## [Description of the task]
Using the records below, transcribe word for word the stretch from the line that contains "body_size: -610" through the line that contains "Author: Paul Gregory Media", both end lines included, and nothing else.

══════

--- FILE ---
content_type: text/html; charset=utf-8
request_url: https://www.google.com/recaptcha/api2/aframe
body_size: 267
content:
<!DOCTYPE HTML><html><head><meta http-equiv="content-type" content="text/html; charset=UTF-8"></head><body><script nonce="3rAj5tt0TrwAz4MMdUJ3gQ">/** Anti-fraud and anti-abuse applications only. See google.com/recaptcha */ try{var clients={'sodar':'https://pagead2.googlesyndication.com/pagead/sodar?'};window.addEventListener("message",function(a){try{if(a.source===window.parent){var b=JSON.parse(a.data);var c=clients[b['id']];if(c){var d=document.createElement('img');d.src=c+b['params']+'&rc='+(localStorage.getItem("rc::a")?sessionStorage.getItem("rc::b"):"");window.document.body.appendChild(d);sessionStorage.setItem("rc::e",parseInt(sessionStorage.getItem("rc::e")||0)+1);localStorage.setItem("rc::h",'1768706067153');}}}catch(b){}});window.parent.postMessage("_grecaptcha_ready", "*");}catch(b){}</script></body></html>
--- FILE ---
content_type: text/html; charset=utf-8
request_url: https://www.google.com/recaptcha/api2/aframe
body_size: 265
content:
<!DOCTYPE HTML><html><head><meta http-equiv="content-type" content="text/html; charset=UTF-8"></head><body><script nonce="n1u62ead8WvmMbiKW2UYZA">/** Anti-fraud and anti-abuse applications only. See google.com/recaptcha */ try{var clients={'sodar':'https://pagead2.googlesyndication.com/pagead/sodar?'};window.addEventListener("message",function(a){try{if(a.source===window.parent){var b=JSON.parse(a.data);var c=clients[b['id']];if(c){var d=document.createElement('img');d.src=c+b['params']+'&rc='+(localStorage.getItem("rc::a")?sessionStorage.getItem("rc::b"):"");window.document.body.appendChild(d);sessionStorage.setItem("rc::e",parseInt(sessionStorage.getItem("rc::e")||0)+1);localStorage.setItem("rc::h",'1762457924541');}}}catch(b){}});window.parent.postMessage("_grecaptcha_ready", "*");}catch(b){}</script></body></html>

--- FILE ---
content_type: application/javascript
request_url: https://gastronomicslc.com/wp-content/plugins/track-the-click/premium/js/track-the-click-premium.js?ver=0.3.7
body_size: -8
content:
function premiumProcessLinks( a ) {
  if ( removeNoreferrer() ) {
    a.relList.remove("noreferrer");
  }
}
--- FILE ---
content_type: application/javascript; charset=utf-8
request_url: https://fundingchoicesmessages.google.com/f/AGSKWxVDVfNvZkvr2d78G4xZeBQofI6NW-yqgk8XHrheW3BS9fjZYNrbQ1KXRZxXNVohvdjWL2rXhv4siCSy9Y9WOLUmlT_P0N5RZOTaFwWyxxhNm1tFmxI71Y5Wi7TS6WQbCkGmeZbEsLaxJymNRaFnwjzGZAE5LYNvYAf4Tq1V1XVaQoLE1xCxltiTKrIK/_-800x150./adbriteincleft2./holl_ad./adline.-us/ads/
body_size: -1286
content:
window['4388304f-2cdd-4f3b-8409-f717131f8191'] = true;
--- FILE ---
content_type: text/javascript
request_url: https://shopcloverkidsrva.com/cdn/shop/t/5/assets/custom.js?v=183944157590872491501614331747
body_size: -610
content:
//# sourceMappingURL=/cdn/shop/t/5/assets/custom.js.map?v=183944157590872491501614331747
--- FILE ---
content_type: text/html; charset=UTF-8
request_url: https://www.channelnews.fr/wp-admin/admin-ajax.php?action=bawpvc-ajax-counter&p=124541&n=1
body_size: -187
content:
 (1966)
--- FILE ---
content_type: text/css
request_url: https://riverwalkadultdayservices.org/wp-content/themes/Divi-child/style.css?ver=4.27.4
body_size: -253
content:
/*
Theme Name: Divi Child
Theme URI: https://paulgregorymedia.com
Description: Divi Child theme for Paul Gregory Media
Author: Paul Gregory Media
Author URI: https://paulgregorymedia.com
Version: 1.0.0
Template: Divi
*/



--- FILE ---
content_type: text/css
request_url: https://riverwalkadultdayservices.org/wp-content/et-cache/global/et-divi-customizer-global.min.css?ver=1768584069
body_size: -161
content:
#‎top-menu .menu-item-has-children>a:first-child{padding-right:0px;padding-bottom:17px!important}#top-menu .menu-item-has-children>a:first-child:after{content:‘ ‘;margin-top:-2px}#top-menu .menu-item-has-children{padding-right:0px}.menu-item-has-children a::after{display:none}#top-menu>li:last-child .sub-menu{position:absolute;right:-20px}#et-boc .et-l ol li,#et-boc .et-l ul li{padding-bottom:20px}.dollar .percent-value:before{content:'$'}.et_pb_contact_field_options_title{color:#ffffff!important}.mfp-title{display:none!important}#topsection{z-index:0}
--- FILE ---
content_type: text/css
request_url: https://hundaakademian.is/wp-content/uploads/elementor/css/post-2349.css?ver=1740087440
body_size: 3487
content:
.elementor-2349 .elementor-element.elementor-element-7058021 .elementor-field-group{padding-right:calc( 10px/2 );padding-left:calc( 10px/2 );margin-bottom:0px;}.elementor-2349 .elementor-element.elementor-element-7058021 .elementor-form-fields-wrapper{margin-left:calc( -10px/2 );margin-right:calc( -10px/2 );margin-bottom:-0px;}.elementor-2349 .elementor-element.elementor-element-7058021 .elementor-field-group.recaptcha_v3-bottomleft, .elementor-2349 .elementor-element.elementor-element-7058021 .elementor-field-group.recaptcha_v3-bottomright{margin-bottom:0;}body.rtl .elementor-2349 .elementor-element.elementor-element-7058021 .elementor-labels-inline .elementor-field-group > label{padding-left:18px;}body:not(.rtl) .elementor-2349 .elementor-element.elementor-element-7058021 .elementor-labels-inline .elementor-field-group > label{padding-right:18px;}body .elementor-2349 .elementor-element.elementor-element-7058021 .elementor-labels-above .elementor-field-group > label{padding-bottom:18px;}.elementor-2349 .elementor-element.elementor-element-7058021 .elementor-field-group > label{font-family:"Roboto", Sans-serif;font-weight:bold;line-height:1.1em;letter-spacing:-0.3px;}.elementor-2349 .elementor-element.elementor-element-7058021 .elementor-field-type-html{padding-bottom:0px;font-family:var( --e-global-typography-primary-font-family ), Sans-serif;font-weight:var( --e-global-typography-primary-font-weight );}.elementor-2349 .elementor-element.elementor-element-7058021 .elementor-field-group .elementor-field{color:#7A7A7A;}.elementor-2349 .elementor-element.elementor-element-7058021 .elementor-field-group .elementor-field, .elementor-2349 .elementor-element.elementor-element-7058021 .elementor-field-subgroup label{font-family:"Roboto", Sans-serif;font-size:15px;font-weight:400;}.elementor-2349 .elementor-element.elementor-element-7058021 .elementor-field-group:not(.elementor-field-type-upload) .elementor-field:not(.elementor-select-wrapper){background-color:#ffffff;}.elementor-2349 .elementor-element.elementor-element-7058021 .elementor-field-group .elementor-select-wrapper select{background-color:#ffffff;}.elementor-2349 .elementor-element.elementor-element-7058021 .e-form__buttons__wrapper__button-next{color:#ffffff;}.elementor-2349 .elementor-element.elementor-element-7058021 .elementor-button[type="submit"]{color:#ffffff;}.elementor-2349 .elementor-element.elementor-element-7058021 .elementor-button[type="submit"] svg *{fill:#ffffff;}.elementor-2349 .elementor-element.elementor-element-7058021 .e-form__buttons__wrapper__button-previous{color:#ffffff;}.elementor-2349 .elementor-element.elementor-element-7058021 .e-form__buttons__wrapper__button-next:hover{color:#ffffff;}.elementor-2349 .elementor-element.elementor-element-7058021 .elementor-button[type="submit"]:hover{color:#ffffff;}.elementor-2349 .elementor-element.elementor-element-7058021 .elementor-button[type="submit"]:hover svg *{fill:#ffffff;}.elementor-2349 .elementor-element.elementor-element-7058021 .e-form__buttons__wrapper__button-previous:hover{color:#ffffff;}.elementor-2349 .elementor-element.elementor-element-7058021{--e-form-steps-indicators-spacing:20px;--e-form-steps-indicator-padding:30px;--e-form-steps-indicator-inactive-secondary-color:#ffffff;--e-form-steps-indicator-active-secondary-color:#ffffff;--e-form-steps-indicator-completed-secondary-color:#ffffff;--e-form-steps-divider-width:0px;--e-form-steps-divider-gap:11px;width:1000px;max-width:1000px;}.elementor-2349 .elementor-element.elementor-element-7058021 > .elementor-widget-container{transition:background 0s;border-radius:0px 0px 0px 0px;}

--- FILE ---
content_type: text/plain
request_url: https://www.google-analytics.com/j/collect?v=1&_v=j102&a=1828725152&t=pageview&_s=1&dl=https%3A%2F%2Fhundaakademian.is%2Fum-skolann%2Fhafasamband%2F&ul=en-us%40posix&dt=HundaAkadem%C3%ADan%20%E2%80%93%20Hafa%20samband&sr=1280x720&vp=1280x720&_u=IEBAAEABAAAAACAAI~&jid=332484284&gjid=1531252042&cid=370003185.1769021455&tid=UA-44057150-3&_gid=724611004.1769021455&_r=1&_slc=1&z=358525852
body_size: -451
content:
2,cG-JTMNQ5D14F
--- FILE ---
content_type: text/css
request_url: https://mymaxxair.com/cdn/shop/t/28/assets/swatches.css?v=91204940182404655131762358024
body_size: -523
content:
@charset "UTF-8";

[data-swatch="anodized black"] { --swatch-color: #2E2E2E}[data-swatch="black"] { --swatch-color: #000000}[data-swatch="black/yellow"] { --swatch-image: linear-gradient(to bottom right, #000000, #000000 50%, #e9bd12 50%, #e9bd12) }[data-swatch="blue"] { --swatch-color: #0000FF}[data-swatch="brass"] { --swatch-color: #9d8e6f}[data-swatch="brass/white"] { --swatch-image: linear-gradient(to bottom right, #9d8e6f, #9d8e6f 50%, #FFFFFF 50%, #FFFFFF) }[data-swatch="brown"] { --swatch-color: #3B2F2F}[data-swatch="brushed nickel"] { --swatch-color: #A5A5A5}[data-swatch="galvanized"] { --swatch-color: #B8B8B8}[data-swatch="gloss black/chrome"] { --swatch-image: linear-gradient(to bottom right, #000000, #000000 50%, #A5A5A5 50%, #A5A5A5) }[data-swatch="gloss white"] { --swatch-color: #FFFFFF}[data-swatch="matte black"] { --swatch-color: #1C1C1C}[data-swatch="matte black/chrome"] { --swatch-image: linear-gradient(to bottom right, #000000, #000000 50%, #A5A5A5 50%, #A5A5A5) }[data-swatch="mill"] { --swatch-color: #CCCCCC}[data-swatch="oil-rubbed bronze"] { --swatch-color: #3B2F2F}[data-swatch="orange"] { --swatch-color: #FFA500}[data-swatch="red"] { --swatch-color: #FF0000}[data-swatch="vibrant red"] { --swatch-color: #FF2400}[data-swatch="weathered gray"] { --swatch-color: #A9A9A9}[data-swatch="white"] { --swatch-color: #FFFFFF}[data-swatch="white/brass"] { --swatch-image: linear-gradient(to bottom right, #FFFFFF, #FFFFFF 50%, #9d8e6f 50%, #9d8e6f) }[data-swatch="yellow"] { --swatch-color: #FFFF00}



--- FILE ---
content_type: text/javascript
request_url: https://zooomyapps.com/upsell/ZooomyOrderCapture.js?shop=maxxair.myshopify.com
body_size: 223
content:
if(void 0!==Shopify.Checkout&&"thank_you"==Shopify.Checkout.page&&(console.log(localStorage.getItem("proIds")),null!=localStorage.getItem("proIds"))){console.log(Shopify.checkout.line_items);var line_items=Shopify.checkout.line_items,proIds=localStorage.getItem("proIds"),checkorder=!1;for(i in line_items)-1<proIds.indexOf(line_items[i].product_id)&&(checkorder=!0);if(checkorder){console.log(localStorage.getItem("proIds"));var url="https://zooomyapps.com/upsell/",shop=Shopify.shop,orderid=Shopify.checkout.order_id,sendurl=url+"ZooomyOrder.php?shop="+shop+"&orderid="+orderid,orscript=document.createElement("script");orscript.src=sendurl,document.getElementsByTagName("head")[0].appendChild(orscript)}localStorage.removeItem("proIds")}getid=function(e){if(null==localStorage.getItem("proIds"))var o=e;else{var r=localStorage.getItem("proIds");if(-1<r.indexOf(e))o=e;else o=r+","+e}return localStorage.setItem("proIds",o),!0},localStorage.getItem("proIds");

══════

## [Response]
body_size: -610
content:
//# sourceMappingURL=/cdn/shop/t/5/assets/custom.js.map?v=183944157590872491501614331747
--- FILE ---
content_type: text/html; charset=UTF-8
request_url: https://www.channelnews.fr/wp-admin/admin-ajax.php?action=bawpvc-ajax-counter&p=124541&n=1
body_size: -187
content:
 (1966)
--- FILE ---
content_type: text/css
request_url: https://riverwalkadultdayservices.org/wp-content/themes/Divi-child/style.css?ver=4.27.4
body_size: -253
content:
/*
Theme Name: Divi Child
Theme URI: https://paulgregorymedia.com
Description: Divi Child theme for Paul Gregory Media
Author: Paul Gregory Media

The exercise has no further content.